**The problem:**
Reproduce verbatim the stretch of the records from the line containing "Looking at this" through the end of the records, including both ends.
___ Exercise material
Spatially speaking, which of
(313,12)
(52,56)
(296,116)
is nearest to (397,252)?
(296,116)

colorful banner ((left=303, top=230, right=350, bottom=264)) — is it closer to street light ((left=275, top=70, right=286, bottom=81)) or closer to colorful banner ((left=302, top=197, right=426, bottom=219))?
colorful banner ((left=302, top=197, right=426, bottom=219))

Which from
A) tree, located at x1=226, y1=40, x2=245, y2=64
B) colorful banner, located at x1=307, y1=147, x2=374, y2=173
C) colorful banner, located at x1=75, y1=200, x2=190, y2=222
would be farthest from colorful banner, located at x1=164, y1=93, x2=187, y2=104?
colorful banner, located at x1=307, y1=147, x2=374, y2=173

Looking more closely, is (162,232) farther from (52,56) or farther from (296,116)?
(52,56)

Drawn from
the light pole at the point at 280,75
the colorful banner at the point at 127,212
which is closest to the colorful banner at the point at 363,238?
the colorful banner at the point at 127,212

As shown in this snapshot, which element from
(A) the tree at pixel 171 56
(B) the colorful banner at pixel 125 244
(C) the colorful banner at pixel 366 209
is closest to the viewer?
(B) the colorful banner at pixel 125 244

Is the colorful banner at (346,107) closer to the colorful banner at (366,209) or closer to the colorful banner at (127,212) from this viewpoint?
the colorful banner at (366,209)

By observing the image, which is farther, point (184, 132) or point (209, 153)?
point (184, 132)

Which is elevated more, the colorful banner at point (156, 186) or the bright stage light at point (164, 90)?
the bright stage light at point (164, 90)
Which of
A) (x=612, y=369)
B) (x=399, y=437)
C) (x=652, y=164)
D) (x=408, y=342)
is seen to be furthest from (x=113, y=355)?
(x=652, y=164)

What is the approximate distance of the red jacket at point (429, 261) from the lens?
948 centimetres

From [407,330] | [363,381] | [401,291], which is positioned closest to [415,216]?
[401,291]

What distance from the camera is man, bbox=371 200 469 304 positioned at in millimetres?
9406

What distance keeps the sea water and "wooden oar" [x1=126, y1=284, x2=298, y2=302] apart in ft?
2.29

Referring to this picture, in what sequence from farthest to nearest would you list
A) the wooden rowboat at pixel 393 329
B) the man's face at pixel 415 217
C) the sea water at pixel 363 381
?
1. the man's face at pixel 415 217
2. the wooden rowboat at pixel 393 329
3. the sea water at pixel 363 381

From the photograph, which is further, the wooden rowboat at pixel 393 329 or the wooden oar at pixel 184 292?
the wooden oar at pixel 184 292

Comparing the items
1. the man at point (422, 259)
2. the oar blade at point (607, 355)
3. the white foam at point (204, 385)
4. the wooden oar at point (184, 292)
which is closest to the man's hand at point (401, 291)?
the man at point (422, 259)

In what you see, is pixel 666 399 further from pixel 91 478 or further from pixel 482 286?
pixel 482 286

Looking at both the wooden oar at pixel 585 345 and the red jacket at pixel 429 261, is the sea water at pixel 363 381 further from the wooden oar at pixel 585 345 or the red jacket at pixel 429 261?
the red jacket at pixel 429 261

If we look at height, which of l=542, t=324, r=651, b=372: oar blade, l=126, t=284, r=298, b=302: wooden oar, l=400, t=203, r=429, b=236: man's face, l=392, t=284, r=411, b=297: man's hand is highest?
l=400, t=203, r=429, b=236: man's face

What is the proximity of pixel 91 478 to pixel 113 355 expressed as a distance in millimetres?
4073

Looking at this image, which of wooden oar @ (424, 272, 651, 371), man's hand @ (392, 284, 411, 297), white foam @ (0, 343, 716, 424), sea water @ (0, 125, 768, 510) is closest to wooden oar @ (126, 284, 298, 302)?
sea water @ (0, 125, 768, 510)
______
**Solution below:**
Looking at this image, which of wooden oar @ (424, 272, 651, 371), man's hand @ (392, 284, 411, 297), white foam @ (0, 343, 716, 424), sea water @ (0, 125, 768, 510) is closest to wooden oar @ (126, 284, 298, 302)?
sea water @ (0, 125, 768, 510)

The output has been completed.